Banning the super trawler will do little to improve fur seal welfare. Nuytsia@Tas/flickr

Fisheries Minister Joe Ludwig and Environment Minister Tony Burke are seeking advice on whether to allow the Abel Tasman super trawler to act as a factory ship. Seafish Tasmania aims to skirt the fishing ban on the super trawler by contracting smaller Australian-licensed trawlers to bring the small pelagic fish, caught under quota, to it for processing.

Before a decision is made on whether or not to allow transhipment at sea in the Small Pelagic Fishery, the fisheries management authority is seeking comment from interested stakeholders.

While there is some dispute over the sustainability of the quota in the Small Pelagic Fishery, the quota was approved by scientists. The real issue that led to disallowing the Abel Tasman from fishing was the death of protected Australian fur seals (Arctocephalus pusillus doriferus) in the trawler’s nets.

Seals are attracted to an easy feed: trawler nets provide this. While seal exclusion devices (SEDs) are fitted to nets, some seals inevitably fail to escape and drown.

However, the small trawlers will likely kill more seals – for the same tonnage of small pelagics – than the large Abel Tasman would have. While the super trawler’s net would have trapped seals, it would have been more effective at reducing seal deaths because of design improvements made to it compared with the devices fitted on the smaller trawlers.

Underwater cameras have shown that more seals meet their demise in mid-water trawl nets of the small trawlers than was previously thought. This is because the dead ones roll out of the net unseen during hauling. There is considerable scope to further refine the orientation, size and scope of seal exclusion devices. But crucial trials to find optimum devices have not taken place, due to lack of funding.

Bycatch is not a plausible reason for selectively banning the Abel Tasman. The Commonwealth’s South East Trawl Sector, with many more vessels, is already far more destructive than the Small Pelagic Fishery.

The South East Trawl Fishery interacts strongly with – that is, kills – the protected Australian fur seal and, to a lesser extent, the Australian sea lion (Neophoca cinera). This species is listed as vulnerable under the EPBC Act.

Between 1993 and 2000, the Scientific Monitoring Program suggested that an average of 720 fur seals are caught incidentally by the small trawl vessels in the South East Trawl Fishery each year. (The Abel Tasman, had it been allowed to fish, would have had its activity suspended any time it caught three fur seals.)

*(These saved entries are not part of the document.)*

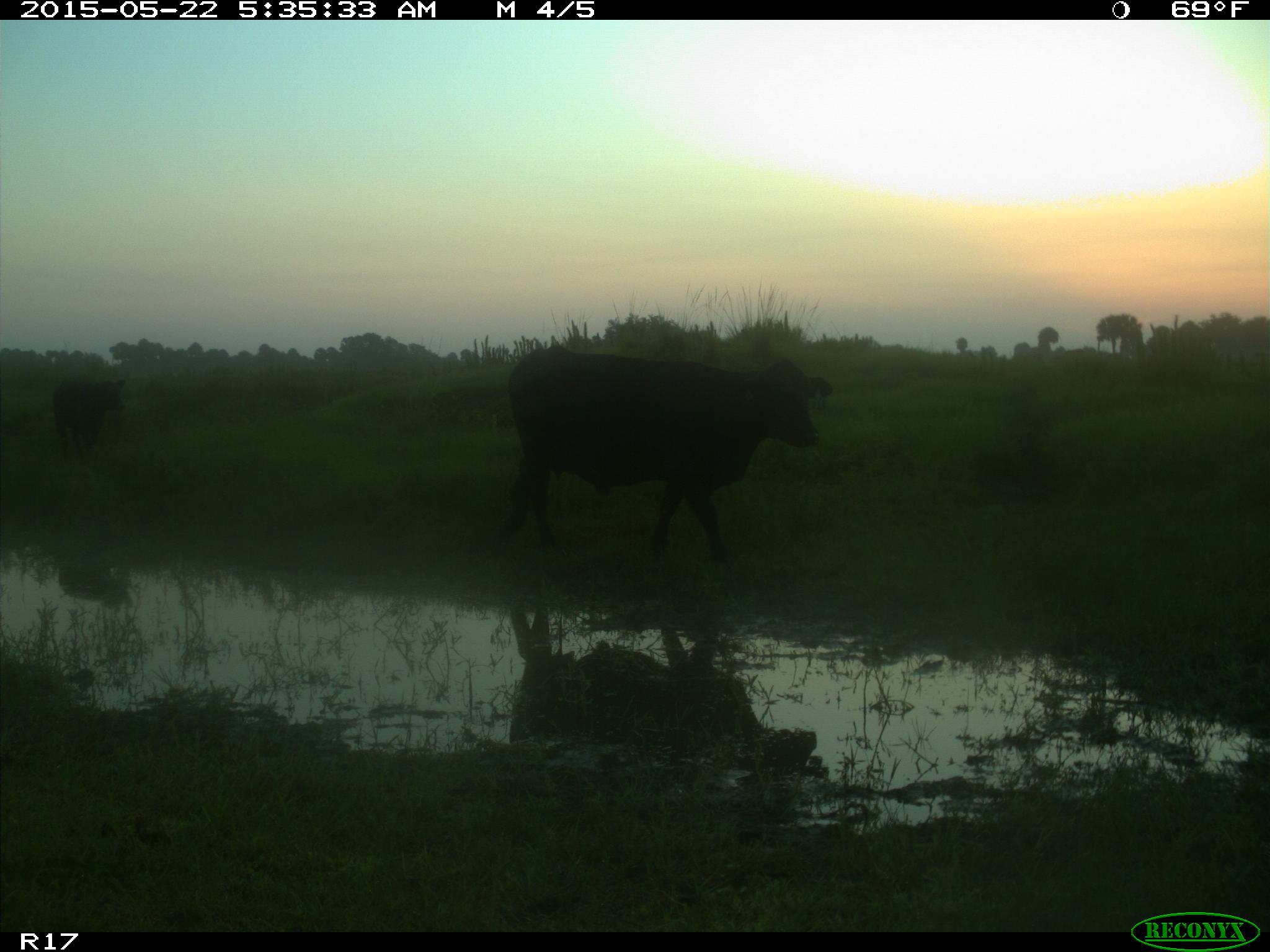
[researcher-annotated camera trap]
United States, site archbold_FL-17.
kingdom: Animalia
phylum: Chordata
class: Mammalia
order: Artiodactyla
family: Bovidae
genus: Bos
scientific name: Bos taurus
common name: domestic cow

Compared with large vessel operators, who are well resourced, the operators of the smaller vessels or “wet-boats”, are constrained in applying mitigation methods such as seal exclusion devices. Recent trials of a flexible SED design have been relatively successful, but reliably estimating and reducing the level of interactions between seals and wet-boats remains an issue.

Conservation groups have been slow to grasp the South East Trawl nettle. Perhaps they are worried about the consumer backlash if flathead supplies to Sydney and Melbourne were diminished. There was no such risk in calling for a ban on the super trawler catching sardines for export.

The factory ship operation will be economically efficient in allowing the small feeder vessels to continuously fish. Moreover, it will be sustainable in the sense that the quota is very conservative, compared with other Commonwealth fisheries, representing only a small fraction of the biomass of the small pelagics.

If the factory ship is banned, consistency demands a moratorium in mid-water trawling elsewhere.

If there is no ban then there will be seal deaths. But this would be more acceptable if it was accompanied by the announcement of a major effort by the Commonwealth to seriously address the issue of bycatch in its trawl fisheries.